Ausstellung „Wir sollen wie Hunde sein“ : Ziervogels beklemmender Selfie-Parcours

Einen Raum zum Wohlfühlen hat Ralf Ziervogel wahrlich nicht kreiert. An der Stirnwand der ortsspezifischen Installation „Parcours“ hängt eine Zeichnung im typischen Ziervogel-Stil.
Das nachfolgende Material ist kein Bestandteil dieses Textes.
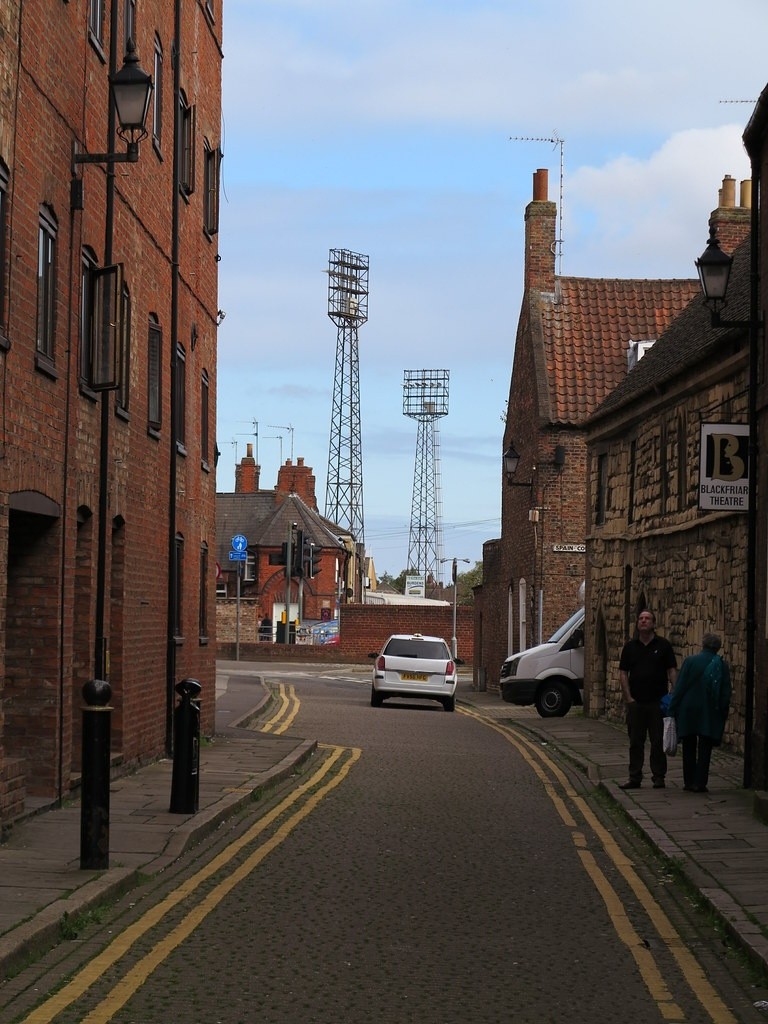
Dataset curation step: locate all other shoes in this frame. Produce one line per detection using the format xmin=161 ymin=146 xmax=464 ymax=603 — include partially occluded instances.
xmin=616 ymin=780 xmax=642 ymax=789
xmin=694 ymin=786 xmax=709 ymax=793
xmin=682 ymin=784 xmax=694 ymax=791
xmin=652 ymin=779 xmax=666 ymax=788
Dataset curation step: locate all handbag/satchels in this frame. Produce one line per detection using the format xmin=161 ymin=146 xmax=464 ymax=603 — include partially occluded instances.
xmin=662 ymin=717 xmax=678 ymax=758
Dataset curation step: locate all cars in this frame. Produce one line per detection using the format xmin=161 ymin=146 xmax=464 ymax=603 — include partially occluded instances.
xmin=368 ymin=630 xmax=464 ymax=712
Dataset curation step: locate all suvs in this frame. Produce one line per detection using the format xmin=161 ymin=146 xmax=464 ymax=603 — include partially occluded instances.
xmin=499 ymin=606 xmax=587 ymax=717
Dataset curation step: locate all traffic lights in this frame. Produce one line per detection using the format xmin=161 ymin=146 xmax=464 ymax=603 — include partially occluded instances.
xmin=294 ymin=528 xmax=313 ymax=574
xmin=310 ymin=542 xmax=323 ymax=580
xmin=282 ymin=541 xmax=299 ymax=577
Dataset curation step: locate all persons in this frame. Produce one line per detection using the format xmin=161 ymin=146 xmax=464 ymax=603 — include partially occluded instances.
xmin=617 ymin=608 xmax=678 ymax=789
xmin=667 ymin=633 xmax=733 ymax=794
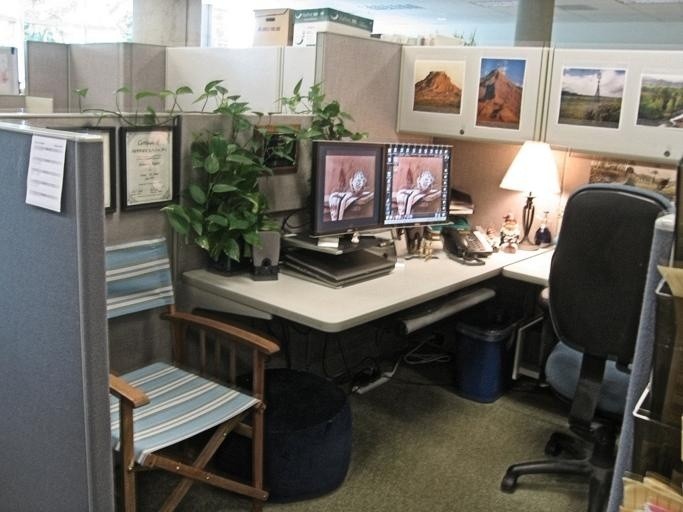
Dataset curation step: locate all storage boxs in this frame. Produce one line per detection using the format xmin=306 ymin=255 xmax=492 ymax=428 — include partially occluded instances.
xmin=648 ymin=231 xmax=682 ymax=433
xmin=290 ymin=7 xmax=375 ymax=48
xmin=250 ymin=8 xmax=293 ymax=46
xmin=631 ymin=380 xmax=682 ymax=483
xmin=449 ymin=299 xmax=531 ymax=405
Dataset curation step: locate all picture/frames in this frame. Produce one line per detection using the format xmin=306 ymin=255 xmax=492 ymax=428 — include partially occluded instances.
xmin=250 ymin=122 xmax=303 ymax=178
xmin=45 ymin=125 xmax=117 ymax=215
xmin=118 ymin=124 xmax=182 ymax=214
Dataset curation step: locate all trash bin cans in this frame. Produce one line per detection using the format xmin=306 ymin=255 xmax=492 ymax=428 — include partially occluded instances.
xmin=452 ymin=309 xmax=528 ymax=403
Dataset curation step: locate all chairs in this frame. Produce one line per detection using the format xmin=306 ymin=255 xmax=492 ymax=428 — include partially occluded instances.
xmin=500 ymin=182 xmax=676 ymax=512
xmin=103 ymin=235 xmax=285 ymax=511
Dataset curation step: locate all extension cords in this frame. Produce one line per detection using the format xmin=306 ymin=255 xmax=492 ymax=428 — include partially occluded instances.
xmin=351 ymin=371 xmax=393 ymax=395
Ein akribisches Wimmelbild, das aus der Ferne reizvoll grafische und überaus ästhetische Strukturen suggeriert.

Um die filigranen Figurationen – mit denen der 1975 in Clausthal-Zellerfeld geborene Künstler bekannt wurde – überhaupt entziffern zu können, fordert das schwarzweiße Großformat mit den Lineaturen und Ornamenten aus überdrehten Gewaltspiralen zur absoluten Nahsicht auf.

Man muss nah rangehen

Doch gerade den unmittelbaren Blick vereitelt ZIERVOGEL, wie er sich seit 2019 nennt, in der Ausstellung „Wir müssen wie Hunde sein“. Die Sicht auf die Zeichnung „as if“ ist behindert, der Weg nach vorn verengt. Über zwei Ausstellungsräume zieht sich ein absurdes Leitsystem. Entlang mannshoher Eisengitter aus dicken metallfarbenen Rohren müssen sich die Betrachter:innen zum Bild vorarbeiten.

Hinterm Gitter wartet das Werk – in Ralf Ziervogels Ausstellung im Haus am Lützowplatz.
Hinterm Gitter wartet das Werk – in Ralf Ziervogels Ausstellung im Haus am Lützowplatz.
© Andreas Schimanski

Statt durch hüfthohe Absperrungen, wie wir sie von Flughäfen oder aus Pandemiezeiten (auch aus Museen) kennen, geht es im Haus am Lützowplatz durch zwei Meter hohe Viehgatter, die ein Käfiggefühl zwischen Rilke’s „Panther“ und Rindvieh erzeugen.

In der Zeichnung „as if“ trifft Pop- und Werbeästhetik auf den Krieg in den Köpfen. Auf einem phallischen Gebilde prangt das Label einer italienischen Espressomarke, sexuell diverse Gestalten werden von überdimensionalen Spritzen penetriert und Torsi mit Folterinstrumentarium traktiert.

Gewalt und Zerstörung als permanent Anwesendes – schleudert uns der Künstler mit bittergalligem Humor entgegen.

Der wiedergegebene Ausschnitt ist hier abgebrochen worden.